Meon położył mu rękę na ramieniu. 
- Po co jeszcze się tym przejmujesz? Stało się, jesteśmy już w drodze! Nawet nie wyobrażasz sobie, co dają takie spontaniczne podróże, jak ta! Naprawiają człowieka zarówno wewnętrznie jak i zewnętrznie. Czujesz się potem młodszy, silniejszy. Biuszu! Zaufaj mi, proszę. Postaram się zrobić coś z twoją siłą woli. Może potrenujemy trochę? Kto wie, może jest jeszcze dla ciebie nadzieja? - Biusz był oszołomiony tym co usłyszał. Nauczyć się korzystania z siły woli to dar dla którego warto poświęcić wszystko. Po chwili jednak dotarło do niego, że to jedynie argument, który nie ma go tylko przekonać. Nie da się wyćwiczyć czegoś, czego nie ma. Mimo to, zaangażowanie Meona było wzruszające.
- Dzięki… - Powiedział z uśmiechem Biusz.

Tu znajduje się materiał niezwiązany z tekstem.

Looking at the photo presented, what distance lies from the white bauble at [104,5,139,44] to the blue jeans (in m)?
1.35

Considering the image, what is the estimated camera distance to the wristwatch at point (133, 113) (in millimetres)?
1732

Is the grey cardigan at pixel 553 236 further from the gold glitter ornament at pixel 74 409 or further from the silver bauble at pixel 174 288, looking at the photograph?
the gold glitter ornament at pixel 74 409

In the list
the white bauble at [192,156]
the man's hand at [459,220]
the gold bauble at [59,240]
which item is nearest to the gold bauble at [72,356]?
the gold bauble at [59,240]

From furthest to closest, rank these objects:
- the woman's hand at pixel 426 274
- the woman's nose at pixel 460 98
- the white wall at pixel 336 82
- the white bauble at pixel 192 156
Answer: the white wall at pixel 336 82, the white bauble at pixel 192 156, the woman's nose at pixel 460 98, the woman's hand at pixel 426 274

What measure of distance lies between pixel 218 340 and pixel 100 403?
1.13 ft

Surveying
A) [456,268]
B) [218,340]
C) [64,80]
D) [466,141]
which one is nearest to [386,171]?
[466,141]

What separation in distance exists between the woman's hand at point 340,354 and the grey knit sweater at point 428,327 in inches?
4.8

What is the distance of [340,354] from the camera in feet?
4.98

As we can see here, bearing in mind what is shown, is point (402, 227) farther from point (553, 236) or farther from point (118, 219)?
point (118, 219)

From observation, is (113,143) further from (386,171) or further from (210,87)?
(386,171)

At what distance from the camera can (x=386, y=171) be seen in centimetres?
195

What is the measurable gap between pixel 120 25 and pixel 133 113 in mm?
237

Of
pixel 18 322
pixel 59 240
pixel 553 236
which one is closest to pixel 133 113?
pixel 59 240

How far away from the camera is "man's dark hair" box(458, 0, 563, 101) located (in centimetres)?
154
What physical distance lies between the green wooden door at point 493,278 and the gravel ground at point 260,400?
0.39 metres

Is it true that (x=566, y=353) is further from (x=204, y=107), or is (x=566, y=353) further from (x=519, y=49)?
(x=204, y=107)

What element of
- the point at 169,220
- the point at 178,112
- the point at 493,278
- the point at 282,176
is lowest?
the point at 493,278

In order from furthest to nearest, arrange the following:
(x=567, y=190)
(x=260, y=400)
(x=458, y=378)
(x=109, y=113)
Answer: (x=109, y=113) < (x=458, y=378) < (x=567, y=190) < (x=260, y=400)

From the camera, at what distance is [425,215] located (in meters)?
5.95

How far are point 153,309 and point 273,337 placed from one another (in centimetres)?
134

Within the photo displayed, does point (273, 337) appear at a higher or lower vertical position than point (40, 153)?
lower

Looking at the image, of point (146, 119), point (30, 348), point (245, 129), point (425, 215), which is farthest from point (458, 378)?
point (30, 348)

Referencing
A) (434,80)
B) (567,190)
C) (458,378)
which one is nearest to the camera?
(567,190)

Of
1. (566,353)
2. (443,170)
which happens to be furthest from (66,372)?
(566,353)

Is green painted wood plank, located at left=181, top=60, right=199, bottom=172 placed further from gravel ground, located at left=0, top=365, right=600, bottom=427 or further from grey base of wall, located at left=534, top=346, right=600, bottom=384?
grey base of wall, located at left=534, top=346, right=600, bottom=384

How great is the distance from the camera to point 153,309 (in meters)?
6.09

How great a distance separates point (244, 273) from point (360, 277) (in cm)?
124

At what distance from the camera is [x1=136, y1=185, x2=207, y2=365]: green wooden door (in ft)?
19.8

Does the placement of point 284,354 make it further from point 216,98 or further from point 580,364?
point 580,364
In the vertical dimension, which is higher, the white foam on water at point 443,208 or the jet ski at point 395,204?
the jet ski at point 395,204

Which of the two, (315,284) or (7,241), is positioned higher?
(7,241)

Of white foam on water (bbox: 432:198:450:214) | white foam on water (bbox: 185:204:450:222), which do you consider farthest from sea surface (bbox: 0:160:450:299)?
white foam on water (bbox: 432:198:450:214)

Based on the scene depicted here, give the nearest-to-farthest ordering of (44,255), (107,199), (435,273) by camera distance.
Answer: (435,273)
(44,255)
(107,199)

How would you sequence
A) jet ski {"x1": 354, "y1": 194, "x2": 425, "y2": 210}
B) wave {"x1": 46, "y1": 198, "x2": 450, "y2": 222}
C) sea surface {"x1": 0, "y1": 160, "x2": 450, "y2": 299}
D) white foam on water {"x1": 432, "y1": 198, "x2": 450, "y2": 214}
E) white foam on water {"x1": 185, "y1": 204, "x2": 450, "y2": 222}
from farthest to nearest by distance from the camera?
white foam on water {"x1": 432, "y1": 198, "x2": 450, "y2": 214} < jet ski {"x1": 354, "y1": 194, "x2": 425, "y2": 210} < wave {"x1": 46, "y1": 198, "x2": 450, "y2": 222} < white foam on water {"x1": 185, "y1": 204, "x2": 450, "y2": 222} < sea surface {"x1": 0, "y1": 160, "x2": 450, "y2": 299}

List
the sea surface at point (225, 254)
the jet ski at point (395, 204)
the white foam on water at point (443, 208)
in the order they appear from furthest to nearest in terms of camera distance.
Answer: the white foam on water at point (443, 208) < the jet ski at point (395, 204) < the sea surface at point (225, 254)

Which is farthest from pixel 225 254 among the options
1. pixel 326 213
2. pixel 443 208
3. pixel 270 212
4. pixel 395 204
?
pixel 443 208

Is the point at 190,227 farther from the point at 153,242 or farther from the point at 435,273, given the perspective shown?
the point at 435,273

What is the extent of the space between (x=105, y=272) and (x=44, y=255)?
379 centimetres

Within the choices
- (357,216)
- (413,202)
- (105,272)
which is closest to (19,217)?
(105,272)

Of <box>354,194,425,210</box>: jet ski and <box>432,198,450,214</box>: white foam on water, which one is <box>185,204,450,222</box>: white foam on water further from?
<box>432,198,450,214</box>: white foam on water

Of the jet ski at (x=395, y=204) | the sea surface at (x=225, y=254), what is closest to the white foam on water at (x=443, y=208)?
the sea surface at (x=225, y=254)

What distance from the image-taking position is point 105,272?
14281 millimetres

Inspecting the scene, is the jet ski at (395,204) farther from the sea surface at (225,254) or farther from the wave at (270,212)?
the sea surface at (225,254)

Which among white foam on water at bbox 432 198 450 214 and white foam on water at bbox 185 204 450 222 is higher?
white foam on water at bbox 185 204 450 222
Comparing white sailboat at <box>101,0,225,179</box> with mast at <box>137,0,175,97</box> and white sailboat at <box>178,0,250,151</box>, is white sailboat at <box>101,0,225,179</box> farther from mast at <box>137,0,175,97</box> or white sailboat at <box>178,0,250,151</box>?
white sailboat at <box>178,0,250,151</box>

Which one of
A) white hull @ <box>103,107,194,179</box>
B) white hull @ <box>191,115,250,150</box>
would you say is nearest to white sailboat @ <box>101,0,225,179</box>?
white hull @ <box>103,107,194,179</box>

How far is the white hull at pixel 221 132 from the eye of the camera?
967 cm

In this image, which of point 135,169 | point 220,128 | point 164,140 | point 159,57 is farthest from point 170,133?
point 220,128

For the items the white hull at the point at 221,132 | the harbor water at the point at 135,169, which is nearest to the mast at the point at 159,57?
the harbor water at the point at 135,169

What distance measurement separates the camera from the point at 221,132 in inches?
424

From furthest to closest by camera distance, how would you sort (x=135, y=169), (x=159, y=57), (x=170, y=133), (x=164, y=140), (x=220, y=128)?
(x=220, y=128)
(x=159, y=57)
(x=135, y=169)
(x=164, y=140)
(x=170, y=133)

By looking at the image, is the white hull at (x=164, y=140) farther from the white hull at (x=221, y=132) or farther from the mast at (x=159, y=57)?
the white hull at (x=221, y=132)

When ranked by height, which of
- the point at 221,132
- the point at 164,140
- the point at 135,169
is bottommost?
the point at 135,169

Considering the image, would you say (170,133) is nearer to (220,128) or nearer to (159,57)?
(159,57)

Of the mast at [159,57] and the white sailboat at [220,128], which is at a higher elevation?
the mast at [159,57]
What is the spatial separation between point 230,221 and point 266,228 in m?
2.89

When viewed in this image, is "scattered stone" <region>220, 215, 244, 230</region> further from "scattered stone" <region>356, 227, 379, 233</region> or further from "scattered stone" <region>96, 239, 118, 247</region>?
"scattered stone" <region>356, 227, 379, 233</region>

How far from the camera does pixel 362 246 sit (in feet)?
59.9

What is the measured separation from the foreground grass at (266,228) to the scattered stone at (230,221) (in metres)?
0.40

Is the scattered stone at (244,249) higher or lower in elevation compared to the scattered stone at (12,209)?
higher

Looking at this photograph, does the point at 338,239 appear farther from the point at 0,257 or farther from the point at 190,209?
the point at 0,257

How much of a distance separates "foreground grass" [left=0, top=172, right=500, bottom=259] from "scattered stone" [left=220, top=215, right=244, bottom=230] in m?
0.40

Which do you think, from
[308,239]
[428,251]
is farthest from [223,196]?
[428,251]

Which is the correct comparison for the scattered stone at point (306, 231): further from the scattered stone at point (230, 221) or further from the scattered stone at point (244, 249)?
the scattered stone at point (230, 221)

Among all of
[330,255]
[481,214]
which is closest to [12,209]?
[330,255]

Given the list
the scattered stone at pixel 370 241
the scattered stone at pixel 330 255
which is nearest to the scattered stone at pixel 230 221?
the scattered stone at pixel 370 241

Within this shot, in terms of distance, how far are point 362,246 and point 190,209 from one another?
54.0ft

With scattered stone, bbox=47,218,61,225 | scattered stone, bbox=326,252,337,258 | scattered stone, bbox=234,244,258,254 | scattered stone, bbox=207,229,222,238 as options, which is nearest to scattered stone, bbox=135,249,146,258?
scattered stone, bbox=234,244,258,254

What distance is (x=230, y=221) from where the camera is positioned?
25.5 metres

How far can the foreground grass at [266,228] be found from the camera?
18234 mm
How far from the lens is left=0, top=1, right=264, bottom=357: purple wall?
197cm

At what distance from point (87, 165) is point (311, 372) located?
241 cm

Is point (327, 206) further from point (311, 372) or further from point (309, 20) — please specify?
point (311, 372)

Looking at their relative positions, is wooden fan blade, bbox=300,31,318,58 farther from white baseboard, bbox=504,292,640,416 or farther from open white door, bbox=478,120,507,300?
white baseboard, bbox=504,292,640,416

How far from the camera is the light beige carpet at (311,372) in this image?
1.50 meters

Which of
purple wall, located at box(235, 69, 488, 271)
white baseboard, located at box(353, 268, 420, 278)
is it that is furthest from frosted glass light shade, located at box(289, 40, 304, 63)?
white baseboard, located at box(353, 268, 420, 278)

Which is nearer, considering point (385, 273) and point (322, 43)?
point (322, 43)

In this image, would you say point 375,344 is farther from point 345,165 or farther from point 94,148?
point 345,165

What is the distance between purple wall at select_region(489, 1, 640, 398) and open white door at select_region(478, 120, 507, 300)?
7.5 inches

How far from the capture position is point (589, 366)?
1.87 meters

- Nie dziękuj, na mnie zawsze możesz liczyć, przecież wiesz. - Powiedział, klepiąc go po plecach. A gdy doszli już do powozu zarządził: - Ruszajmy zanim znów zacznie padać! Bierz swoje torby i zanieś do tamtego malca, a ja w tym czasie pożegnam woźnicę, który nas tu dowiózł.
Biusz kiwnął głową, szukając dzieciaka, którego chwilę temu widzieli w wypożyczalni. Musiał przyznać, że Meon lekko podniósł go na duchu swoimi nierealnymi obietnicami.